Наиболее распространенным и разработанным из них является историческое время, которое, как известно, имеет такие свойства, как объективность, непрерывность, необратимость и линейность. В современном адыгском романе выделяется мифологический модус времени, составляющий определенную оппозицию историческому времени. Мифологическому времени присущи такие черты, как обращенность в эпоху изначального, «первопредметов, перводействий и первотворения» (по Мелетинскому), цикличность, осуществляющаяся посредством архетипического повторения действий и ритуалов,

Время имеет выраженный обратимый характер практически во всех романах рассматриваемых авторов. В «Черной горе» Н.Куека этому способствует не только авторский замысел: « попытался оглянуться назад и почувствовать его в страшное, может быть, самое трагическое для него время» [8: 4], но и метафизические способности главного героя Нешара, умение проникать в прошлое, «возвращать» его. К прошлому времени - периоду средневековья и Кавказской войне XIX в. - возвращается Ю.Чуяко в «Сказании о Железном Волке». Д. Кошубаев во второй части «Абрага» совершает экскурс в прошлое -мифоэпическое время Нартиады. К мифическому прошлому человечества обращается Х. Бештоков в «Каменном веке». Выраженный обратимый характер носит, в общей сложности, время в «Вине мертвых» - романе, состоящем из семнадцати самостоятельных новелл, где представлена вся триада: прошлое - настоящее - будущее.

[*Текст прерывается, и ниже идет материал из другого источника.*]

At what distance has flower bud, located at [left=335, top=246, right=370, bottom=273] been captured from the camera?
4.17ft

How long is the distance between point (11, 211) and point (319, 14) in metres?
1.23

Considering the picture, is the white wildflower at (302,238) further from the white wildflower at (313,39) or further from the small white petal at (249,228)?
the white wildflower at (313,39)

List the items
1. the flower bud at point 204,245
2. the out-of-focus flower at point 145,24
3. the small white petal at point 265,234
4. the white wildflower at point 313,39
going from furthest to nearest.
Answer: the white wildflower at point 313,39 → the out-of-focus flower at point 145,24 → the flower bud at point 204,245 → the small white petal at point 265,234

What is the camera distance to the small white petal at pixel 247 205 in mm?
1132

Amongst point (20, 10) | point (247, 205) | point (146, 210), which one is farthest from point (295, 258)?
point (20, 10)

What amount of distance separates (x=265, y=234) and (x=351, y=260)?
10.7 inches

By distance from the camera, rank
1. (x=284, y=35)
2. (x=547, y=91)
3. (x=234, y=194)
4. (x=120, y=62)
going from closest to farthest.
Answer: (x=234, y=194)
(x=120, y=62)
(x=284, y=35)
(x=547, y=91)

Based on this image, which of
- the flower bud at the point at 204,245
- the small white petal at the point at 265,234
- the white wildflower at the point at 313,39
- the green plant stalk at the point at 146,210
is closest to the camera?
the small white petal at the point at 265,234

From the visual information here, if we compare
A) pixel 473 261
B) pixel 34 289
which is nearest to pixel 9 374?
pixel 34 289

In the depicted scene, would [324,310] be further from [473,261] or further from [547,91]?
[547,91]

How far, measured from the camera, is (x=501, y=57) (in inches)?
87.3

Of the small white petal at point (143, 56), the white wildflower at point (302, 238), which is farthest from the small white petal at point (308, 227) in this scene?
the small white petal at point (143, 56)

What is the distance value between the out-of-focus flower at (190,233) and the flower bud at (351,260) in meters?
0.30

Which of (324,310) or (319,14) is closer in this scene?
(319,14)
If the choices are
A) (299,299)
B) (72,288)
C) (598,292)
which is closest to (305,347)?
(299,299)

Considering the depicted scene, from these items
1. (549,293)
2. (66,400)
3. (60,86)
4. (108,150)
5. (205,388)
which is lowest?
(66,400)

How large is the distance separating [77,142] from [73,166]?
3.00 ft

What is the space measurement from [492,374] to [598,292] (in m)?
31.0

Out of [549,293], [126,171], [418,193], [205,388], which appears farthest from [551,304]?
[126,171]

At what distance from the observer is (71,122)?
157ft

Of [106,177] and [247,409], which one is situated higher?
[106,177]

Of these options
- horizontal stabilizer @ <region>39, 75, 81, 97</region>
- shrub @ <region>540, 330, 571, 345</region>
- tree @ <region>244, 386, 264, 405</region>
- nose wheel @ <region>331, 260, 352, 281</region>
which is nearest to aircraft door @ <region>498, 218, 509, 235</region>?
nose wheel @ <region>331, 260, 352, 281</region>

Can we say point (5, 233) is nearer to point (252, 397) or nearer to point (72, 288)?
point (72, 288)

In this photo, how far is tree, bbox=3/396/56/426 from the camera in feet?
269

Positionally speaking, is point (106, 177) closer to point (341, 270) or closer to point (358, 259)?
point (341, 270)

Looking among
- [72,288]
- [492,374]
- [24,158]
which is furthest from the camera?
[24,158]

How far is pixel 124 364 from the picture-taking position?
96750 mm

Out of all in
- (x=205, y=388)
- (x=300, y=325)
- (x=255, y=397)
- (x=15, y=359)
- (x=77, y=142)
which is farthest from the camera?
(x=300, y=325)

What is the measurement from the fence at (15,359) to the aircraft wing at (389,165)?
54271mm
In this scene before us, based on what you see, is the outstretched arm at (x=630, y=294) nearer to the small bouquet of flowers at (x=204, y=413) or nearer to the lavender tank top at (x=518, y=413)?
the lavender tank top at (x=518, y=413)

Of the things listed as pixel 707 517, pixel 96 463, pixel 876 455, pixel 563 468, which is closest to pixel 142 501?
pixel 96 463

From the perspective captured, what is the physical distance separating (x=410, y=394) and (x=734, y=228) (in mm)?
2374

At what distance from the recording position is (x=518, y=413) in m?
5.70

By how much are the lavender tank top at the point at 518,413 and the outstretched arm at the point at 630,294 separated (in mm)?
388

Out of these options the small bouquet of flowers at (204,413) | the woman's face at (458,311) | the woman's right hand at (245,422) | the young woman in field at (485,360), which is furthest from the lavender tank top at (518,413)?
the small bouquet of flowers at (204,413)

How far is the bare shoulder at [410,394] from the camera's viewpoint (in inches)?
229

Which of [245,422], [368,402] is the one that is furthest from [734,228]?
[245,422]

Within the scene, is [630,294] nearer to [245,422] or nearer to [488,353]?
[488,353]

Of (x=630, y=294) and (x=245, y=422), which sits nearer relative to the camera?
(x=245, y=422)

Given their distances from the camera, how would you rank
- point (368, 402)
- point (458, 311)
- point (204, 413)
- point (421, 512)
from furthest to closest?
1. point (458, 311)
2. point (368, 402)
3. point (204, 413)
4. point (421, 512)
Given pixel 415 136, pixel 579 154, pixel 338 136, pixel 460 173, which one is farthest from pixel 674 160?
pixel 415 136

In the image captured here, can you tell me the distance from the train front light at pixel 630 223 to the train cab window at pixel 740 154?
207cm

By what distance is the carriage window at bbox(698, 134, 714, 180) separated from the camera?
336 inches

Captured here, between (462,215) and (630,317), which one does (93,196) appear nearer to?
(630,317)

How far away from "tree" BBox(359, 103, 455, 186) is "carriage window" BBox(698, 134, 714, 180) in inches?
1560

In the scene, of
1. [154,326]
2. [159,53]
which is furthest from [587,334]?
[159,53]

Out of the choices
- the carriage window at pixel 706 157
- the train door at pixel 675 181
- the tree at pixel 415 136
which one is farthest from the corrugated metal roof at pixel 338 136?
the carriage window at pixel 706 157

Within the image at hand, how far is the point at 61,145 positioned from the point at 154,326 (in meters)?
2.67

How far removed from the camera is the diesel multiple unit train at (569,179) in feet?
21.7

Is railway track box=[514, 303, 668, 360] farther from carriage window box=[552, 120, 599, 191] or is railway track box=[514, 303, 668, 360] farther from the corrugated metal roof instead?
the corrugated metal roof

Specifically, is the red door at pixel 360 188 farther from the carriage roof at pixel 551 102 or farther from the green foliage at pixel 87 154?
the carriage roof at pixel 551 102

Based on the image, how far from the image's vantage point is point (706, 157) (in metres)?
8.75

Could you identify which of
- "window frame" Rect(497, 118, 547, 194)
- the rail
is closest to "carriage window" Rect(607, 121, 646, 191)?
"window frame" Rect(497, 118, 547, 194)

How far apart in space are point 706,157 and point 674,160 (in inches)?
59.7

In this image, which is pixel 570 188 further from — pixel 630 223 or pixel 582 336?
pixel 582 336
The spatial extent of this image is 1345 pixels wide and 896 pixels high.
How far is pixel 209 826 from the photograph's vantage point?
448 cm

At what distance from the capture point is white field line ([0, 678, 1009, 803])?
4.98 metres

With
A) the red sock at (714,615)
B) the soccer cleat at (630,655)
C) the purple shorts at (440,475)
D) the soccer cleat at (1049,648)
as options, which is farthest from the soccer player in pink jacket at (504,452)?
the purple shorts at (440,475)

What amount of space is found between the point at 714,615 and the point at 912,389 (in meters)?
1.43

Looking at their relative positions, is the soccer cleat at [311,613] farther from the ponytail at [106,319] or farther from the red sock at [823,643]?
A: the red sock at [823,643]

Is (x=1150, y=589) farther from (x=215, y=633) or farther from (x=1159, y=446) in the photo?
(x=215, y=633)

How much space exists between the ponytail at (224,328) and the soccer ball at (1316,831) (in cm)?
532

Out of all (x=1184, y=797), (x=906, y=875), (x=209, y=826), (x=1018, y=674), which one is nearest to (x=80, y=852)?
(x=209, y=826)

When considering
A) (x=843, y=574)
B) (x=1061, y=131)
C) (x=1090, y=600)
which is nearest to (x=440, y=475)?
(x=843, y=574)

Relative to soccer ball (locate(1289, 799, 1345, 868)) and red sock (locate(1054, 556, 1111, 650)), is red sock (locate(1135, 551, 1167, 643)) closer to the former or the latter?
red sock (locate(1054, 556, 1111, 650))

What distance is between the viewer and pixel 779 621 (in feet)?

По концепции Н. Фрая, «история мировой литературы понимается как циркулирование по замкнутому кругу: литература сначала отделяется от мифа, развивая собственные, исторически обусловленные модусы, но в конечном итоге снова возвращается к мифу (имеется в виду творчество писателей-модернистов)» [9: 562]. Идея циклизма нашла отражение в адыгском романе именно в последнее десятилетие ХХ века. Причиной тому послужили как стремление авторов углубиться в мир своих истоков и по-иному осмыслить пройденный адыгскими народами путь, так и поиски новых художественных средств. Время само по себе мифологично в романе «Каменный век». Мифологическое время стало

серьезным подспорьем для Ю. Чуяко, Н. Куека, Д. Кошубаева, осуществивших синтез настоящего с прошлым, а иногда - и с будущим. Следует при этом уточнить, что в одном и том же произведении зачастую сочетаются одновременно разные модели времени при выраженной доминанте одной из них. Особенно ярко это маркируется в романах Н. Куека «Вино мертвых» и Ю.Чуяко «Сказание о Железном Волке».

В общей сложности можно заключить, что в современном адыгском романе

мифологическое время начинает вытеснять объективное историческое время (согласно теории спатиализации известного американского исследователя И. Франка) [10].

Теперь обратимся к категории пространства и особенностям ее реализации в

современном адыгском романе.

В современном адыгском романе можно выделить такие достаточно

распространенные и в других литературах модели пространства, как «замкнутое

пространство» и «разомкнутое пространство». Основные характеристики разомкнутого пространства сводятся к беспредельности, неизмеримости, открытости и т. д. Это чаще всего свободное пространство, открытое, и эта открытость может иметь переносный смысл, обозначая готовность вбирать в себя и разнообразные культурные традиции и т. д.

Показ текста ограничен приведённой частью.